Watching President Obama speak in the Rose Garden yesterday, I was transfixed by the way he finally grasped the staff of stern, paternal, take-charge leadership. What he did in response to civilian vs. military bickering had the substance of presidential timber.
Whatever one may think about the military intervention in Afghanistan or the Rolling Stone piece (click here) about General Stanley McChrystal, no president should allow the public appearance of disunity at the highest levels to persist a moment longer than is practically necessary.
It sends the wrong message to friends, critics, tagalongs and enemies.
Obama knows full well that not everyone agrees with his policy, jot and tittle.
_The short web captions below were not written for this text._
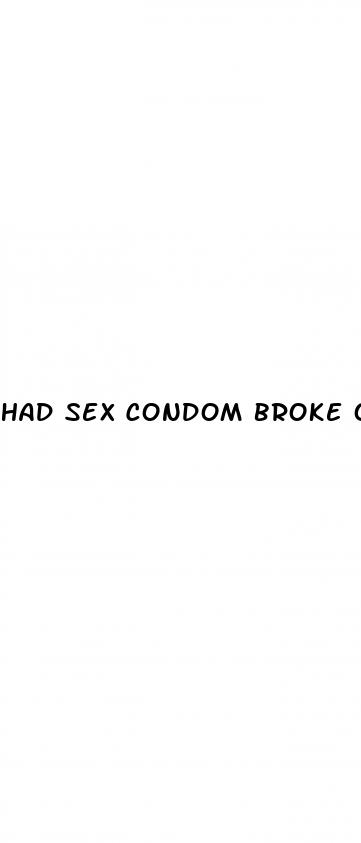 had sex condom broke on pill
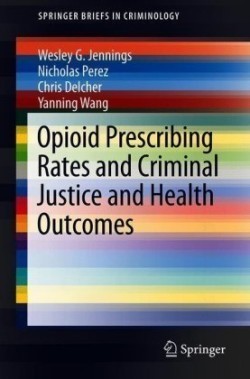 Opioid Prescribing Rates and Criminal Justice and Health Outcomes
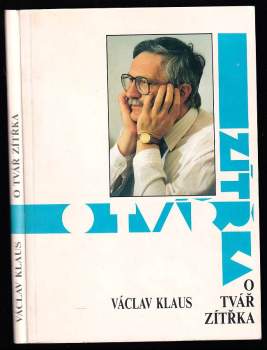 Václav Klaus: O tvář zítřka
As an intelligent man with a sense of humor, he probably even chuckled at some of the juvenile antics of McChrystal and his staff as reported in the magazine — I certainly did.
But, at present, Obama isn't a private citizen with an expansive intellect: he is head of state in a republic that persists in the historical tradition that people in uniform follow the civilian political leadership, do or die.
Everyone needed to know he is willing to bite the bullet and assume the command that we, the people, placed in his able hands.
Among those who needed to see this were voters like me who were disappointed Obama didn't show such mettle to bring about real reform in health and finance.
Obama's alleged friends also needed to see this: from his self-important band of national security staffers in the White House, to the spineless marvels pretending to lead the Democratic Party in Congress, to the men and women in that den of contracting thieves known as the Pentagon.
Include also critics such as such as the Sunday TV talk show second-guessers, the clueless Republicans, the appallingly undereducated tea-partiers and, yes, the self-inflated windbags such as David Brooks and Charles Krauthammer.
Count among the tagalongs the governments of France and Canada, European businesses, bowing Asian "allies" ready to stab in the back anyone who dares expose themselves that way and the leaders of the Israeli client-state who think they can go it alone.
Then there are the enemies, from the obvious ones in the Middle East, such as Al Qaeda and buddies to the enemies of the United States comfortably ensconced within our borders, less obvious but as venomous, such as BP, the oil industry as a whole, the protection racket called the insurance industry and so many others among the few and the corporate.
All take note: President Obama won't take any more childishness.
Still, I would hope Obama can find a quiet place for McChrystal doing the black ops at which he excelled (which match my prescription as explained here).
Also, I do hope that he shows the same mettle in domestic matters where conflict just as deadly as Afghanistan is going on.